EXERCISE BRIEF:
Exactly the lines from the one containing "At what distance from the viewpoint" through the final line of the listing are to be retyped, and nothing more.

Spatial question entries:
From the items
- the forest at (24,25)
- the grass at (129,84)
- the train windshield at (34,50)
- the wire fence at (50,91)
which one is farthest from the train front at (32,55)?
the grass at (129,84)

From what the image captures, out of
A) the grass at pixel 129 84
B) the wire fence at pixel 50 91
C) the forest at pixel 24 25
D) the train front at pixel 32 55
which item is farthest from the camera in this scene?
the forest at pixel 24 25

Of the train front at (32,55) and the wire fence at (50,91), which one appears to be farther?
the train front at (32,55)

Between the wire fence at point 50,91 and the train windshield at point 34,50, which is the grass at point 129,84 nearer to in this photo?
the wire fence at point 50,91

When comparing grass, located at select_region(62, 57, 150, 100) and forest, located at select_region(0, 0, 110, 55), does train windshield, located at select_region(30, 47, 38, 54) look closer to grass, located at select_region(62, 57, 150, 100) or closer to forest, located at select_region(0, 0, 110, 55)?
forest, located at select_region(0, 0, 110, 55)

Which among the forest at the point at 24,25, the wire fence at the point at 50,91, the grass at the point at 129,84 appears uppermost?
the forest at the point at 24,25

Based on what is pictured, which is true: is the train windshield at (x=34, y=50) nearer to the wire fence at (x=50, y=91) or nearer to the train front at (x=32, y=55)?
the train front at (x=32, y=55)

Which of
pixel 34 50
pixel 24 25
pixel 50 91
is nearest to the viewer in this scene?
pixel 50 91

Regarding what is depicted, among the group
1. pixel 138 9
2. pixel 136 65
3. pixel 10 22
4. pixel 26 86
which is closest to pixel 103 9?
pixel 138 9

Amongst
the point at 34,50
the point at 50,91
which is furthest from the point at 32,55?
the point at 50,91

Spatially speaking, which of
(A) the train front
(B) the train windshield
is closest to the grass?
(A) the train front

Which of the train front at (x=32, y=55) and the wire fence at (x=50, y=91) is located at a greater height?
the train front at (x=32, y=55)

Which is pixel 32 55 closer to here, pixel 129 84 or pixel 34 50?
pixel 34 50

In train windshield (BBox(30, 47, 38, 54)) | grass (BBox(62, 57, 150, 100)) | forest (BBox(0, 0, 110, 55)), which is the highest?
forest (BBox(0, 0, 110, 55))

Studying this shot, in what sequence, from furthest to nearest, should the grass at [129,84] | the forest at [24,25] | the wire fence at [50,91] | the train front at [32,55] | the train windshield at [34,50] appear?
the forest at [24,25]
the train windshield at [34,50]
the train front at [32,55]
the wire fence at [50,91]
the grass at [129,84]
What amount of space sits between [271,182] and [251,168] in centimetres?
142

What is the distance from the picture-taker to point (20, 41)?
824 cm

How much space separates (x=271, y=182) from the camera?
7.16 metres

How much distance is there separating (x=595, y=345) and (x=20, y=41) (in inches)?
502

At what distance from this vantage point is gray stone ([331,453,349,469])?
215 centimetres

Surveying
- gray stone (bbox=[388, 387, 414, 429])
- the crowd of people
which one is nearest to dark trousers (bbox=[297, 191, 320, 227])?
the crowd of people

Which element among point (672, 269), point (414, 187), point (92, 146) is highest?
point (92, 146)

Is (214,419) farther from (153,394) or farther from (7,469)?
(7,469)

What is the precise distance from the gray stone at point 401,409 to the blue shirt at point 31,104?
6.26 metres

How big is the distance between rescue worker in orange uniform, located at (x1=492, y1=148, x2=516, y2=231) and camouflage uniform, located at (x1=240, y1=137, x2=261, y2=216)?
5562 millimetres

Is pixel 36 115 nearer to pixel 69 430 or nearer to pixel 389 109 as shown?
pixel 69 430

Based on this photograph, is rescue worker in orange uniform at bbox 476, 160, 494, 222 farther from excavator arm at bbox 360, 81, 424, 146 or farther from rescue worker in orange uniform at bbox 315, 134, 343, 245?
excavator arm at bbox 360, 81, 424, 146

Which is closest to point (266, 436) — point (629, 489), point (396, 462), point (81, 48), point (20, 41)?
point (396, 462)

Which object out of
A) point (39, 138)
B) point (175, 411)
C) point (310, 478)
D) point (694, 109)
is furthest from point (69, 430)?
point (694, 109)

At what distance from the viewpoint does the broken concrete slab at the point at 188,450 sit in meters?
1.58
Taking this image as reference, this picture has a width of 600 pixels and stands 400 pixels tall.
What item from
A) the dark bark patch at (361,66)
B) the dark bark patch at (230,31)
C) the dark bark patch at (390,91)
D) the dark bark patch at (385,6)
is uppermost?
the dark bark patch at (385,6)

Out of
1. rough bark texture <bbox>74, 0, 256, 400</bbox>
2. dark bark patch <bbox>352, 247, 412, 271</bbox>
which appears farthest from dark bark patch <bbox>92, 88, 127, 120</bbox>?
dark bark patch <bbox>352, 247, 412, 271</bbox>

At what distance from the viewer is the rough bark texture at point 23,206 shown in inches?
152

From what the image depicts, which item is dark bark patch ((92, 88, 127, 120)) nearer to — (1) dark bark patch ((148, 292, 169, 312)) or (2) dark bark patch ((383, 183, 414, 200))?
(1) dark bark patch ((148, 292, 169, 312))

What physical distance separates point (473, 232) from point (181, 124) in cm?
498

THE RESPONSE:
At what distance from the viewpoint does the broken concrete slab at the point at 188,450 sit in meters?
1.58
Taking this image as reference, this picture has a width of 600 pixels and stands 400 pixels tall.
What item from
A) the dark bark patch at (361,66)
B) the dark bark patch at (230,31)
C) the dark bark patch at (390,91)
D) the dark bark patch at (385,6)
is uppermost?
the dark bark patch at (385,6)

Out of
1. rough bark texture <bbox>74, 0, 256, 400</bbox>
2. dark bark patch <bbox>352, 247, 412, 271</bbox>
which appears farthest from dark bark patch <bbox>92, 88, 127, 120</bbox>?
dark bark patch <bbox>352, 247, 412, 271</bbox>

At what distance from the viewer is the rough bark texture at point 23,206 shown in inches?
152

From what the image depicts, which item is dark bark patch ((92, 88, 127, 120)) nearer to — (1) dark bark patch ((148, 292, 169, 312)) or (2) dark bark patch ((383, 183, 414, 200))?
(1) dark bark patch ((148, 292, 169, 312))

What physical distance separates point (473, 232) from point (181, 124) in cm?
498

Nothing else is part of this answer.